La captura de carbono es una vía prometedora para ayudar a frenar el cambio climático global. Muchas industrias están recurriendo a la electrificación para ayudar a frenar las emisiones de carbono, pero esta estrategia no es viable para todos los sectores. Por ejemplo, el dióxido de carbono (CO2) es un subproducto natural de la fabricación de cemento y, por tanto, un importante contribuyente a las emisiones por sí solo.

 

El gas emitido se puede atrapar con tecnologías de captura de carbono, que suelen basarse en aminas para ayudar a “depurar” el contaminante uniéndose químicamente a él. Sin embargo, esto también requiere mucha energía, calor y maquinaria industrial, que pueden quemar aún más combustibles fósiles en el proceso.

 

La propia captura de carbono podría electrificarse utilizando células electroquímicas, y estos dispositivos podrían alimentarse con fuentes de energía renovables.

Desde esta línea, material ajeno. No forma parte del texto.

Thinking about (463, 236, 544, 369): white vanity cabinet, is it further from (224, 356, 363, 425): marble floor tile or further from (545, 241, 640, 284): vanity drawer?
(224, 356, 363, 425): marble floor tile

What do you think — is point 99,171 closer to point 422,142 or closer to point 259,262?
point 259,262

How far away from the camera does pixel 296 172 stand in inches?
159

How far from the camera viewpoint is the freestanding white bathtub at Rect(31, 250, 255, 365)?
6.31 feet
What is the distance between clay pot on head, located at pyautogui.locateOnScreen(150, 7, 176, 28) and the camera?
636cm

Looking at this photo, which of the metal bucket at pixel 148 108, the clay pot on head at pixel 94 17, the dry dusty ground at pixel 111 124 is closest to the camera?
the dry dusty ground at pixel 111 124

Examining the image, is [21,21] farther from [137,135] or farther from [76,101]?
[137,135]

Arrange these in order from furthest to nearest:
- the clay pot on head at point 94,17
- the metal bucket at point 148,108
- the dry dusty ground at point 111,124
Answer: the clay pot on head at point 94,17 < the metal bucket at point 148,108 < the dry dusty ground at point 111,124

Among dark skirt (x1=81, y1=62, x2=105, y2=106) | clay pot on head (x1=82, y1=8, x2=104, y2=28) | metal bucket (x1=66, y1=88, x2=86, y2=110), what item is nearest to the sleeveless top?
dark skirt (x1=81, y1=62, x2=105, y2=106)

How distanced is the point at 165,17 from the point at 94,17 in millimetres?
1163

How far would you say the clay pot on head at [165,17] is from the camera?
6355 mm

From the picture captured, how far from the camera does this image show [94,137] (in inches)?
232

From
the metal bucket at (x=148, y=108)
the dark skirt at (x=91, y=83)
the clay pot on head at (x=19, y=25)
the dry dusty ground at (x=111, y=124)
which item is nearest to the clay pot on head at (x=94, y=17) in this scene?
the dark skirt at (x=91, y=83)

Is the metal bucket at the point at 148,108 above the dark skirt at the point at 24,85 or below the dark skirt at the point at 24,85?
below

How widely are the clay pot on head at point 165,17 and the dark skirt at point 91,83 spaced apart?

Teniendo en cuenta esto, Fang-Yu Kuo, Sung Eun Jerng y Betar Gallant, del Instituto Tecnológico de Massachusetts (MIT) en Estados Unidos, se propusieron desarrollar una célula electroquímica que pudiera atrapar el CO2 de manera fácil y reversible con un aporte mínimo de energía.

 

El equipo desarrolló primero una célula electroquímica capaz de capturar y liberar el carbono emitido “balanceando” cationes cargados positivamente a través de una amina líquida disuelta en dimetilsulfóxido. Cuando la célula se descargó, un fuerte catión de Lewis interactuó con el ácido carbámico, liberando CO2 y formando la amina de carbamato. Cuando se invirtió el proceso y se cargó la célula, se eliminó el catión y la célula pudo capturar CO2 y reformar el ácido carbámico en el proceso.